Google, il più noto ed utilizzato motore di ricerca sul web presente nel mondo, ha diffuso i dati relativi alle ricerche eseguite nel corso del 2014 ed è risultato che Michael Schumacher è stato uno degli sportivi più ricercati dell’anno con bene 2 mila miliardi di click. Meglio di lui solo James Rodriguez, calciatore colombiano che è stato la star dei Mondiali e protagonista di un multimilionario trasferimento al Real Madrid in estate.

L’ex pilota di Formula1, dopo l’incidente sugli sci del 29 dicembre scorso, ha scatenato la curiosità dei tanti appassionati di automobilismo che volevano costantemente essere informati su ciò che stava accadendo e nello specifico sulle condizioni del tedesco.

 

Michael Schumacher ed il Google Trend

Infatti immediatamente subito dopo la tragedia i dati di ricerca di Google relativi a Michael Schumacher sono schizzati in alto per tutto il mese di gennaio per poi calare progressivamente fino all’estate, quando c’è stato il risveglio dal coma e di conseguenza molti utenti hanno effettuato nuove ricerche per meglio comprendere quale fosse la situazione del proprio beniamino.

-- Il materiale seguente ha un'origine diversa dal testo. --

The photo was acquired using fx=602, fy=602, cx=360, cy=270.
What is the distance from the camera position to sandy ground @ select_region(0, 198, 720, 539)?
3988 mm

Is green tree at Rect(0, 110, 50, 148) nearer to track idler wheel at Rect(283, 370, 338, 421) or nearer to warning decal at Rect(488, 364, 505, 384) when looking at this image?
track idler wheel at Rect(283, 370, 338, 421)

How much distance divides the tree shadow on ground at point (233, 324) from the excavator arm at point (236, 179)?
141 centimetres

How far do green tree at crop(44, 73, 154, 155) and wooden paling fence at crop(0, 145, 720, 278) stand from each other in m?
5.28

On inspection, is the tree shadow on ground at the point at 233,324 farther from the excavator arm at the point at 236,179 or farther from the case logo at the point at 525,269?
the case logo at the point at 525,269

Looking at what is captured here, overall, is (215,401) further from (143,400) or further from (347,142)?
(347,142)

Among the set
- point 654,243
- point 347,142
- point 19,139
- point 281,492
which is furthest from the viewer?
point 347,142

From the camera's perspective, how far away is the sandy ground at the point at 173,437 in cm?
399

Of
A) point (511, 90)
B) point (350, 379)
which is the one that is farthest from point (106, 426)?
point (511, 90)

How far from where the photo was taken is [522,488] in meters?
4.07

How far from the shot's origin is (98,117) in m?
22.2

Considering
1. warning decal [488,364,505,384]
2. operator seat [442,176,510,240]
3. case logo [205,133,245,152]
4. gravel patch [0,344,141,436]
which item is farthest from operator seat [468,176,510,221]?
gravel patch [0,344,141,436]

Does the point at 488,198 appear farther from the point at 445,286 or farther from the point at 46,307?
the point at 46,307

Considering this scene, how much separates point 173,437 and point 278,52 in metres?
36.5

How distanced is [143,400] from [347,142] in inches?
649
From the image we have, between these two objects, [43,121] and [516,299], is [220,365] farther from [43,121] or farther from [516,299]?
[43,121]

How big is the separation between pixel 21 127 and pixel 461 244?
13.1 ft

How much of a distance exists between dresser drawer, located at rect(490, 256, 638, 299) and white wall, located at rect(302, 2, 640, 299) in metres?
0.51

La notizia dell’incidente del sette volte campione del mondo di Formula1 secondo i dati diffusi da Google è stata la nona più popolare sul web nel corso del 2014. In prima posizione c’è il virus dell’Ebola, seguita dall’ISIS, dai disastri arerei della Malaysia Airlaines, dalle crisi in Crimea/Ucraina e a Gaza/Israele, dal referendum in Scozia e dal caso Pistorious.

Un altro personaggio legato alla Formula1, il pilota Jules Bianchi, figura settimo tra gli sportivi più ricercati del 2014 e anche in questo caso il motivo è legato al suo tragico incidente nel Gran Premio di Suzuka. Pure lui come Michael Schumacher sta combattendo una battaglia importante per sopravvivere anche se purtroppo niente sarà più come prima per lui e per i suoi cari. Purtroppo è triste dover associare a questi volti, e non solo a questi, delle tragiche notizie invece di altre decisamente più positive.